→ **YOUR GOAL**: Transcribe the entries that follow exactly as they appear, minus pictures.

Some records:
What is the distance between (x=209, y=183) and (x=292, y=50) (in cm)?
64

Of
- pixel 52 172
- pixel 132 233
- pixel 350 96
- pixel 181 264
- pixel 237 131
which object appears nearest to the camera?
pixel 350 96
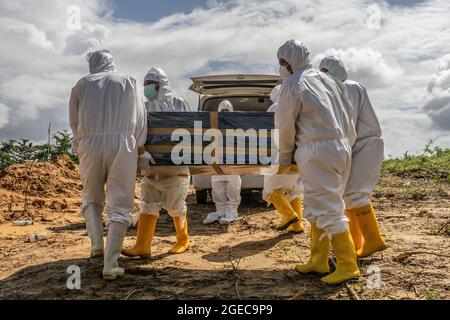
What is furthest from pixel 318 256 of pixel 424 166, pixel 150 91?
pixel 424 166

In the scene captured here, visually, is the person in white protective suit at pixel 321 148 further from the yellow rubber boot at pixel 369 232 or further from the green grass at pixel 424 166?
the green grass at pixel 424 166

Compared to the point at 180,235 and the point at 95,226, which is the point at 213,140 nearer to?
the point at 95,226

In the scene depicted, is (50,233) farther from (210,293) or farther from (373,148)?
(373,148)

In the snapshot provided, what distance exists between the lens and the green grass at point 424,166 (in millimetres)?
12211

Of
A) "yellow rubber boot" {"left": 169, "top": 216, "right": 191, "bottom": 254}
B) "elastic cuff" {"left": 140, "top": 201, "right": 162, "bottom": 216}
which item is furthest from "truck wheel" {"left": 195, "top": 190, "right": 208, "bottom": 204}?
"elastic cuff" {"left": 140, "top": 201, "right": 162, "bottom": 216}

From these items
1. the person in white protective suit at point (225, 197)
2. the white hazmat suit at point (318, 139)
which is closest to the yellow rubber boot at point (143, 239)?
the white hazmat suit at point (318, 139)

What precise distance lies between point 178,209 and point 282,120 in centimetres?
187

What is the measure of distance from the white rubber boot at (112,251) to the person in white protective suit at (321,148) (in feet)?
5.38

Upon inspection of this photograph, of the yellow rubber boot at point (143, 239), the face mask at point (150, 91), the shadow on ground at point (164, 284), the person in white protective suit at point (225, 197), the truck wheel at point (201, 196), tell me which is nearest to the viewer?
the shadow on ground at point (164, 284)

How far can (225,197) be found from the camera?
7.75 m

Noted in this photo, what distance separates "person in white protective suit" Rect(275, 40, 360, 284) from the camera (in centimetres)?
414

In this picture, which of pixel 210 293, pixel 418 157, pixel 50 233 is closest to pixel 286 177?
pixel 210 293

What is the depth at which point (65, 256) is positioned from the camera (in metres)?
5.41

→ **FINISHED EXERCISE**:
What is the distance between (x=209, y=183) and (x=292, y=50) (in cm)?
64

Of
- pixel 52 172
- pixel 132 233
- pixel 350 96
- pixel 181 264
- pixel 237 131
which object appears nearest to the camera?
pixel 350 96
What is furthest from pixel 318 256 of pixel 424 166, pixel 150 91?
pixel 424 166

In the scene captured here, visually, is the person in white protective suit at pixel 321 148 further from the yellow rubber boot at pixel 369 232 or further from the green grass at pixel 424 166?
the green grass at pixel 424 166

Compared to the point at 180,235 and the point at 95,226, which is the point at 213,140 nearer to?
the point at 95,226

In the scene depicted, is (50,233) farther from (210,293) or farther from (373,148)?
(373,148)

In the snapshot provided, what distance exists between the lens and the green grass at point 424,166 (in millimetres)?
12211

Of
A) "yellow rubber boot" {"left": 169, "top": 216, "right": 191, "bottom": 254}
B) "elastic cuff" {"left": 140, "top": 201, "right": 162, "bottom": 216}
which item is furthest from "truck wheel" {"left": 195, "top": 190, "right": 208, "bottom": 204}?
"elastic cuff" {"left": 140, "top": 201, "right": 162, "bottom": 216}

From these items
1. the person in white protective suit at point (225, 197)
2. the white hazmat suit at point (318, 139)
which is closest to the yellow rubber boot at point (143, 239)?
the white hazmat suit at point (318, 139)

What precise distance lies between point 178,209 and point 282,120 in centimetres?
187

What is the measure of distance from the white rubber boot at (112,251) to the person in white protective suit at (321,148) (in feet)?
5.38

Upon inspection of this photograph, of the yellow rubber boot at point (143, 239), the face mask at point (150, 91), the shadow on ground at point (164, 284), the person in white protective suit at point (225, 197), the truck wheel at point (201, 196), tell me which is nearest to the viewer?
the shadow on ground at point (164, 284)

How far can (225,197) be found from the camera?
7.75 m

Noted in this photo, what distance separates "person in white protective suit" Rect(275, 40, 360, 284) from the camera (in centimetres)?
414

In this picture, which of pixel 210 293, pixel 418 157, pixel 50 233 is closest to pixel 286 177?
pixel 210 293

What is the depth at which point (65, 256) is positioned from the camera (in metres)?
5.41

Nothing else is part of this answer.